Please repeat, exactly and without pictures, the lines of the entries below that run from the one containing "infrared heater outdoor" through the one containing "Bracelet Manchette Orange".

*** Opening of RECORDS SHOWN ***

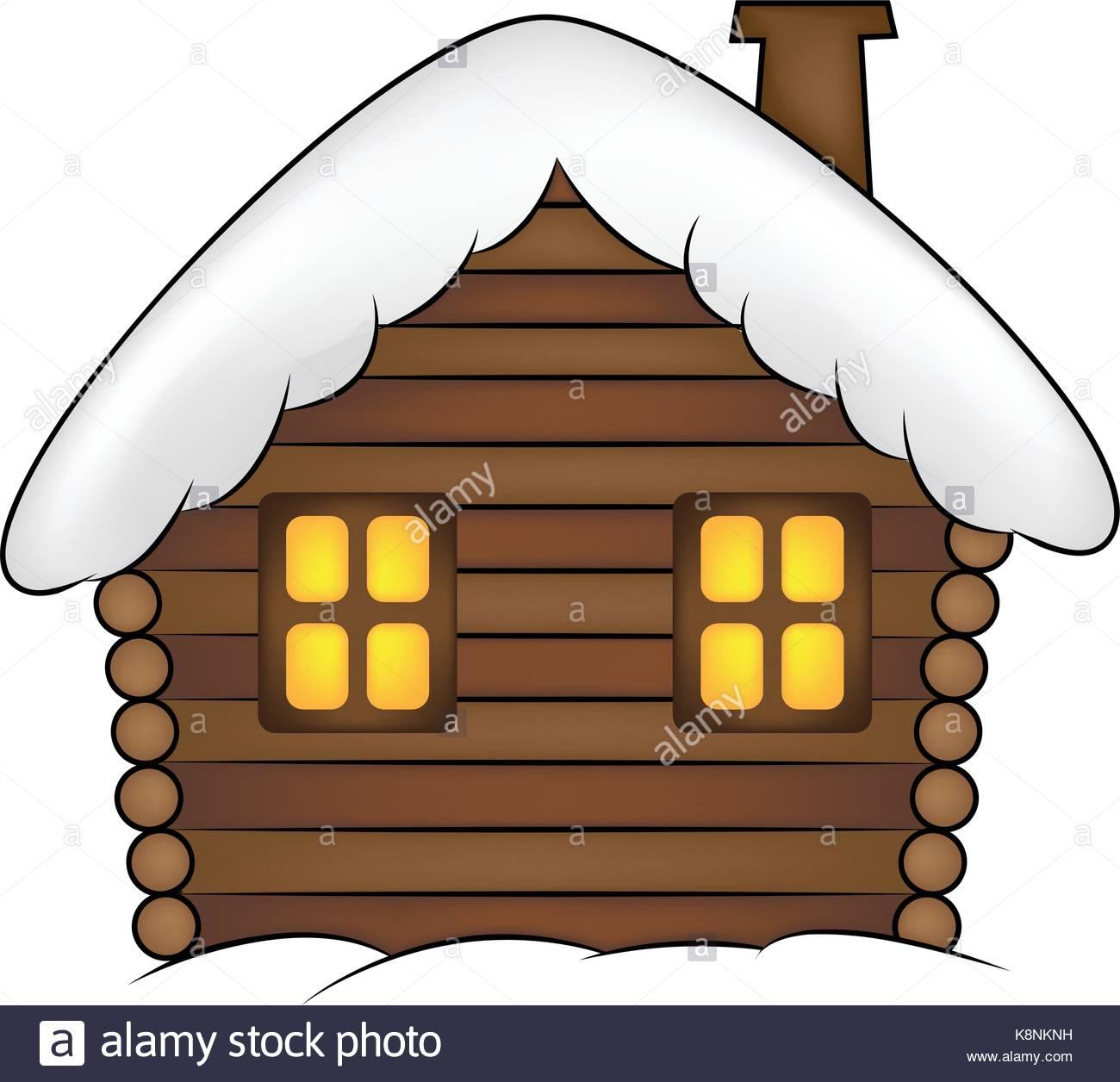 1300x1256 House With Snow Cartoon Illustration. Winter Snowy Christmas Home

*** Close of RECORDS SHOWN ***
*** Opening of RECORDS SHOWN ***

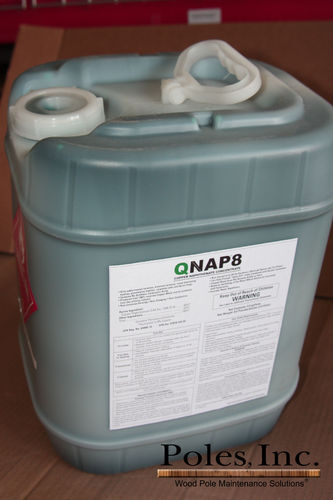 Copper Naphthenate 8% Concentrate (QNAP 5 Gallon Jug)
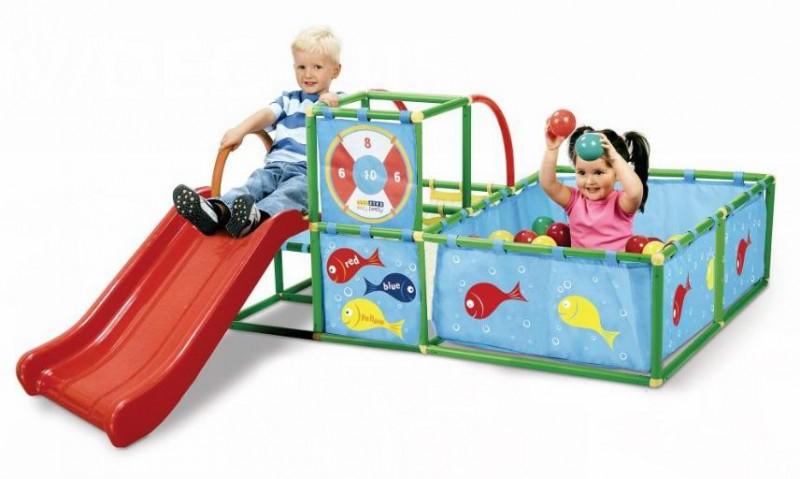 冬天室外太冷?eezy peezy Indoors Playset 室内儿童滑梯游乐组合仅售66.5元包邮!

*** Close of RECORDS SHOWN ***
*** Opening of RECORDS SHOWN ***

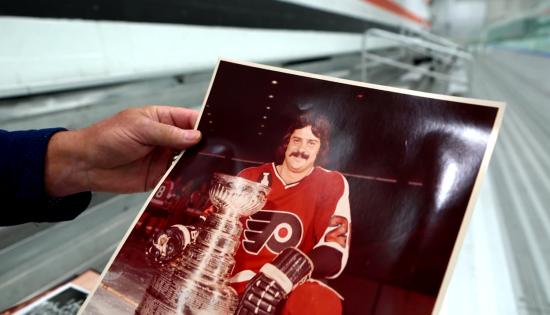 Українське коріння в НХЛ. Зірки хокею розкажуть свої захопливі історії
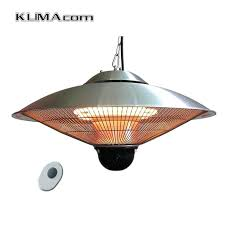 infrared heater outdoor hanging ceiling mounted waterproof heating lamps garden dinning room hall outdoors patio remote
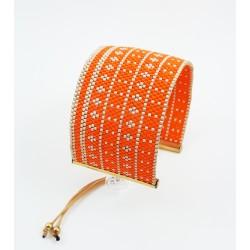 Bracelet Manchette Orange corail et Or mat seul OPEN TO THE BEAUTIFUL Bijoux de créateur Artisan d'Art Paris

*** Close of RECORDS SHOWN ***

**SOLUTION:**
 infrared heater outdoor hanging ceiling mounted waterproof heating lamps garden dinning room hall outdoors patio remote
 Bracelet Manchette Orange corail et Or mat seul OPEN TO THE BEAUTIFUL Bijoux de créateur Artisan d'Art Paris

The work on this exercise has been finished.